— Document text —
**********
On tap: immigration, administrative law judge powers, Indiana's alcoholic beverage laws, and a variety of other legal issues.

The Indiana Legislative Council Thursday created multiple new interim study commissions that will meet this summer. What they recommend helps set the stage for the next session. Legislative leaders will appoint lawmakers to the panels in coming weeks, and most must make recommendations to the General Assembly by Nov. 1.

One of the biggest topics will be a newly created committee to study immigration issues, specifically the financial and economic impact of illegal immigrants, federal limitations, and the potential of e-verification systems.

The Interim Study Committee on Alcoholic Beverages will study the historic origins of Indiana's alcoholic beverage laws and how the 21st Amendment fits into this century. Also to be studied will be whether microbreweries can offer beer for carryout on Sundays.

Lawmakers on the Administrative Rules Oversight Committee will consider whether all commissions created solely to review state agency decisions can be replaced with a type of "office of appeal" staffed by administrative law judges.

The Child Custody and Support Advisory Committee plans to study whether the statute concerning supervised visitation should be amended to cover situations where violence accusations have been made against a non-custodial parent but did not result in charging or conviction.
**********
— Supplied information —
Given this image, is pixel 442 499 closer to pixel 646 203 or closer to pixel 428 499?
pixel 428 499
**********
— Tasks to perform —
1. Translate this sentence from the article on Indiana's new interim study committees into Spanish: "What they recommend helps set the stage for the next session."
2. Extend the article on Indiana's new interim study committees beyond its final sentence.
The data plays no part in this.

— Answer set —
1. Lo que recomienden ayuda a preparar el terreno para la próxima sesión.

2.
Topics the Commission on Courts will study include: judicial mandates and alternatives to the current system, the election of Court of Appeals judges and public information about retention votes, the potential creation of a sixth Court of Appeals panel, modernizations of mechanic's liens filing system through an online statewide registry, and whether St. Joseph County judges should be elected or appointed.

The Sentencing Policy Study Committee will study the penalties for salvaged material theft, such as valuable metals and architectural salvage material, and the effectiveness of 2007 legislation on this type of crime.

Certain issues concerning the prosecuting attorneys retirement fund will also be studied by the Pension Management Oversight Commission.

A full list of the interim study committees can be found on the General Assembly's Web site.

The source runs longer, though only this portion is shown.